Quand on fait une affiche et qu'on veut faire ressortir une phrase du texte ou un trait d'un visage, on procède par contraste. Une teinte éclatante auprès d'une autre plus sombre. Des caractères noirs se détachant sur un fond blanc. Pour que la bonne nouvelle de l'Évangile puisse ressortir de nos vies, il faut que joue le contraste: être pauvre, et pourtant heureux d'un bonheur plus profond que celui qu'apporte la richesse, pour qu'on soit obligé de dire «heureux les pauvres», malgré leur pauvreté. Être prisonnier, persécuté et pourtant heureux d'un bonheur plus profond que celui qu'apporte la liberté, pour qu'on soit obligé de dire «heureux les persécutés», malgré la persécution. Avoir des larmes plein les yeux et pourtant être heureux d'un bonheur plus profond que celui qu'occasionne le plaisir, pour qu'on soit obligé de dire «heureux ceux qui pleurent», malgré leurs larmes. Parce que les pauvres, les persécutés, les affligés ne sont pas dans les conditions normales du bonheur, il devient évident que le bonheur inexplicable qui pourtant les habite, est d'une autre nature et que ses sources sont ailleurs. C'est bien ainsi que Paul argumente dans sa lettre aux Corinthiens. Il leur dit: regardez bien, parmi vous il n'y a pas beaucoup de sages aux yeux des hommes, ni de gens puissants ou de haute naissance, et pourtant vous avez été appelés par Dieu, vous êtes dans le Christ et vous expérimentez que c'est bien pour vous la plus belle réussite de la vie. Alors, les sages, les riches, les puissants sont bien obligés de reconnaître qu'il y a un plus haut bonheur, inaccessible à leur sagesse, à leur richesse, à leur puissance. Vous, pauvres, dockers, esclaves, petites gens, vous qui êtes l'Église à Corinthe, vous témoignez de la bonne nouvelle par contraste, vous rendez éclatant l'Évangile, justement parce que, parmi vous, il n'y a pas beaucoup de sages aux yeux des hommes, ni de gens puissants, ni de haute naissance.

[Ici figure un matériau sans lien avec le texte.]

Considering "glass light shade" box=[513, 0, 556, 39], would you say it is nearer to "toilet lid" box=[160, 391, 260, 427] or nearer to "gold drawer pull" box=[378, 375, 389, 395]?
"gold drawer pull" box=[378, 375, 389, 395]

J'ai retrouvé ces jours ci les résultats d'un recensement de pratique religieuse fait dans la paroisse Saint-Sulpice voici dix ans, en mars 1962. Les chiffres depuis dix ans n'ont pas dû tellement changer. Or ce recensement fait apparaître que le dimanche, ici, dans notre paroisse, 31 % d'entre nous sont, ou professeurs, ou ingénieurs, ou officiers, ou cadres supérieurs et 2% seulement sont des travailleurs manuels. Saint Paul n'oserait plus nous lancer le défi de Corinthe: où sont-ils les sages, les hommes cultivés? Les sages, les riches, les hommes cultivés, ils sont ici. C'est nous. Notre communauté présente l'image inversée de celle de Corinthe. Alors, allons-nous en conclure que nous sommes inaptes à remplir notre tâche de chrétiens? Que nous sommes massivement disqualifiés pour porter le témoignage de l'Évangile? Certainement pas. D'abord la foi est en nous, et si elle est en nous c'est que nous avons été choisis, élus avant même la constitution du monde pour être lumière au milieu des hommes. De plus, au jour de l'Ascension, Jésus a envoyé ses disciples pour qu'ils soient ses témoins jusqu'aux extrémités du monde, ce qui veut dire qu'il n'y a pas une situation humaine, une condition sociale qui échappe à l'Évangile, qui ne doive être imprégnée de son Esprit, qui ne puisse dire la bonne nouvelle. Non. Nous ne sommes certainement pas disqualifiés, mais handicapés, il faut le reconnaître. L'Église a toujours trouvé un terrain d'élection chez les pauvres, depuis les débardeurs de Corinthe jusqu'aux Bretons de chez nous. La foi s'est toujours purifiée et fortifiée dans ses persécutions. Nos richesses, notre culture, notre situation peuvent faire écran à la lumière de l'Évangile. Si nous avons les richesses de la terre, comment montrer que notre bonheur vient de Dieu et non pas de ce que nous possédons? Si nous avons la sagesse et la science, comment prouver que c'est l'Esprit de Jésus qui nous conduit, et non pas nos seules connaissances? Si nous avons des titres et un rang, comment saura-t-on que c'est la charité du Christ qui nous presse d'être au milieu des hommes et non la volonté de domination et de puissance? Il est vrai qu'une communauté comme la nôtre est handicapée quand il s'agit de faire briller la pure lumière de l'Évangile.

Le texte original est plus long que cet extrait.